È necessario che l’allievo avverta il bisogno di compiere le attività richieste; una voglia di imparare che è possibile far nascere solo lasciando spazio a un intervento attivo che accresca l’interesse e l’impegno. L’apprendimento può essere assicurato a tutti se evitiamo di annoiare e se ci affidiamo all’invito di Vittorino da Feltre: “Venite fanciulli, qui si istruisce, non si tormenta”, se si tiene conto dello stato di necessità, se inseguiamo il principio del consolidamento e dell’integrazione e si evita di seguire alla lettera e con scrupolo, i programmi.

La pedagogia richiede all’insegnante un nuovo senso della professione e affida la responsabilità a un cambiamento comportamentale, una padronanza e un equilibrio per generare diverse disponibilità alle intese e agli scambi. Una professione specializzata che trovi negli ausili didattici e metodologici delle nuove e avvalorate scienze pedagogiche, stimoli multipli da offrire al gruppo, ricchi di effetti suggestopedici in un’atmosfera che consenta a ciascuno maggior successo.

L’insegnante, nell’assumere tale varietà di ruoli, crea un clima adatto a evitare inconvenienti di conflittualità sociale, a superare il mero criterio dell’istruzione per un’educazione artefice dell’apprendere con profitto.
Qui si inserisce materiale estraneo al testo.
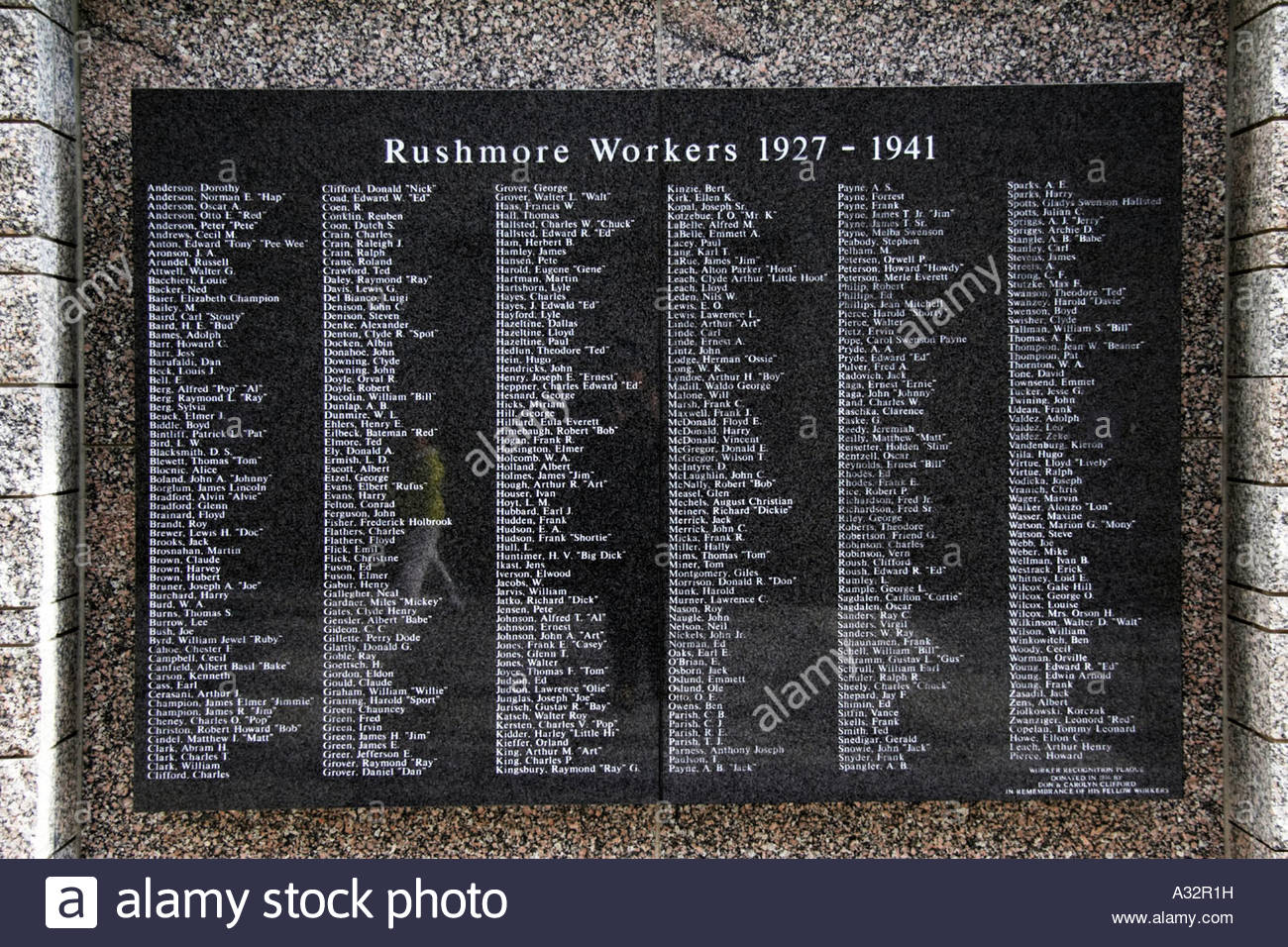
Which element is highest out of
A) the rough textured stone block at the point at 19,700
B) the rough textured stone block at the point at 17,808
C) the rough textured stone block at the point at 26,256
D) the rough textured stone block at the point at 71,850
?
the rough textured stone block at the point at 26,256

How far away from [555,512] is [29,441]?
7.36ft

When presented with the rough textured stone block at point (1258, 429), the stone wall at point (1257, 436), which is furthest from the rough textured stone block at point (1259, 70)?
the rough textured stone block at point (1258, 429)

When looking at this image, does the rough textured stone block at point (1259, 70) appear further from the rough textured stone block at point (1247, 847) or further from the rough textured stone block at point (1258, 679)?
the rough textured stone block at point (1247, 847)

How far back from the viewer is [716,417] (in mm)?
3482

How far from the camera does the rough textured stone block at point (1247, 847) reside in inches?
133

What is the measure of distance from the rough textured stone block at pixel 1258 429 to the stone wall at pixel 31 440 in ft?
17.2

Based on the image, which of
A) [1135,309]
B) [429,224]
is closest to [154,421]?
[429,224]

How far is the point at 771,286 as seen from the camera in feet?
11.4

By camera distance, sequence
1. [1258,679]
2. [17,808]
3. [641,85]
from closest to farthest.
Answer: [17,808]
[1258,679]
[641,85]

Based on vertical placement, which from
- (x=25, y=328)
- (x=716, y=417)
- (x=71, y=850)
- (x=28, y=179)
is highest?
(x=28, y=179)

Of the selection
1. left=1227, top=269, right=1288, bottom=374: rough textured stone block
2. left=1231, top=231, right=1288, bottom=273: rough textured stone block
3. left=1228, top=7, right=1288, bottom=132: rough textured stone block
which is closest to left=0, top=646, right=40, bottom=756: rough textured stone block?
left=1227, top=269, right=1288, bottom=374: rough textured stone block

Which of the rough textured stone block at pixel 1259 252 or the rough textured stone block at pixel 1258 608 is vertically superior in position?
the rough textured stone block at pixel 1259 252

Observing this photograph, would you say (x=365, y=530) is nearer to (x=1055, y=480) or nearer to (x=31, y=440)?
(x=31, y=440)

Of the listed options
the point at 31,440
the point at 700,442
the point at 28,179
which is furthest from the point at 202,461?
the point at 700,442
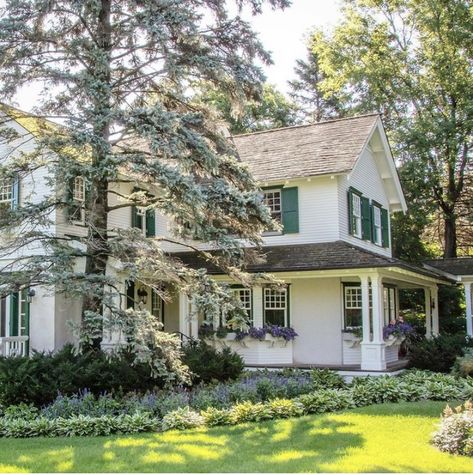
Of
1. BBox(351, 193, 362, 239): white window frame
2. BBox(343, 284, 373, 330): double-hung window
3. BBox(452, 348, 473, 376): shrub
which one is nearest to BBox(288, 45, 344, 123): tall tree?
BBox(351, 193, 362, 239): white window frame

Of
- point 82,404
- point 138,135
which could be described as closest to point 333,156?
point 138,135

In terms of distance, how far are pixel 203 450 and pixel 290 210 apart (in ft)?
36.0

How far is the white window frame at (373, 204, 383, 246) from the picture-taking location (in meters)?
20.8

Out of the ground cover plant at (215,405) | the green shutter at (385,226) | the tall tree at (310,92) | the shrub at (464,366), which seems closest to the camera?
the ground cover plant at (215,405)

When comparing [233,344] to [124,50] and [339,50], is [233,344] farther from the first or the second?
[339,50]

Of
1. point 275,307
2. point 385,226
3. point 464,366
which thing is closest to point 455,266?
point 385,226

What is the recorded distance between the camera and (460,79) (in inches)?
1051

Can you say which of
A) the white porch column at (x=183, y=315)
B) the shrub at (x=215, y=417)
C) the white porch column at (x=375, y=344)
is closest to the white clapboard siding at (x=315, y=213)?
the white porch column at (x=183, y=315)

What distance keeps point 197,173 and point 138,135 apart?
1.61 m

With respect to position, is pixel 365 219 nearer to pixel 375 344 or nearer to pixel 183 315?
pixel 375 344

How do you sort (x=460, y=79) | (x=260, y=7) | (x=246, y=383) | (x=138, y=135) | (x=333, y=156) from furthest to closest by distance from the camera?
(x=460, y=79) < (x=333, y=156) < (x=260, y=7) < (x=246, y=383) < (x=138, y=135)

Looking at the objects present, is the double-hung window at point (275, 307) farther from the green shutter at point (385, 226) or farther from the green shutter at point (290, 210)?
the green shutter at point (385, 226)

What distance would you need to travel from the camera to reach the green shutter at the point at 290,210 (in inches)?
691

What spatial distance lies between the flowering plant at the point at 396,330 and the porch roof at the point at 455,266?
Answer: 12.3 feet
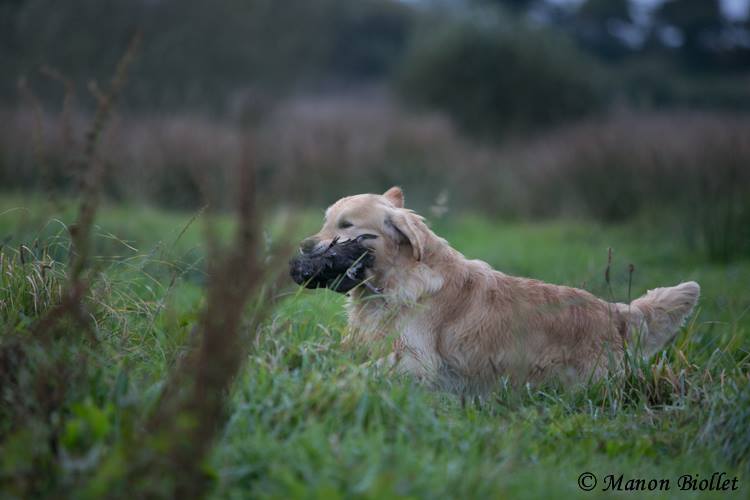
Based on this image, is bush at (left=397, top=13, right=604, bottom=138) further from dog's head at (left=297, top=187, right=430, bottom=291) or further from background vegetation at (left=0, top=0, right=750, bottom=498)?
dog's head at (left=297, top=187, right=430, bottom=291)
La scuola deve essere una fucina di ricerca, gli insegnanti devono conoscere tutti i metodi che lo studio ci ha offerto fino a oggi, tutte le nuove idee, le nuove metodologie e le nuove tecniche, aggiornate sullo svolgimento e le finalità dell’educazione, sostanziate da dinamiche collaboratrici e rassicuranti, idonee a suscitare interessi e piaceri, affinare e potenziare tutte le abilità dell’allievo riconosciuto come persona nella sua globalità. In siffatta conversione, offerta dalla ricerca e dalla sperimentazione, il dare è l’originale integratore, capace di sviluppare i significati soggettivi in significati condivisi, di organizzare con accessi polieducativi, sequenze di azioni adatte agli individuali bisogni e ai personali ritmi di apprendimento.

Le molteplici occasioni di formazione al presente ben confermano come gli insegnanti si siano proposti all’evoluzione e al cambiamento, quali attori protagonisti capaci di aprire un ponte tra sé e l’altro, superare ogni processo cristallizzato nell’anomia e disuguaglianza, per sviluppare, migliorare e dare significato alle mille risorse e alle reali potenzialità dell’allievo, soddisfare le esigenze genitoriali e un profondo autentico cambiamento della società.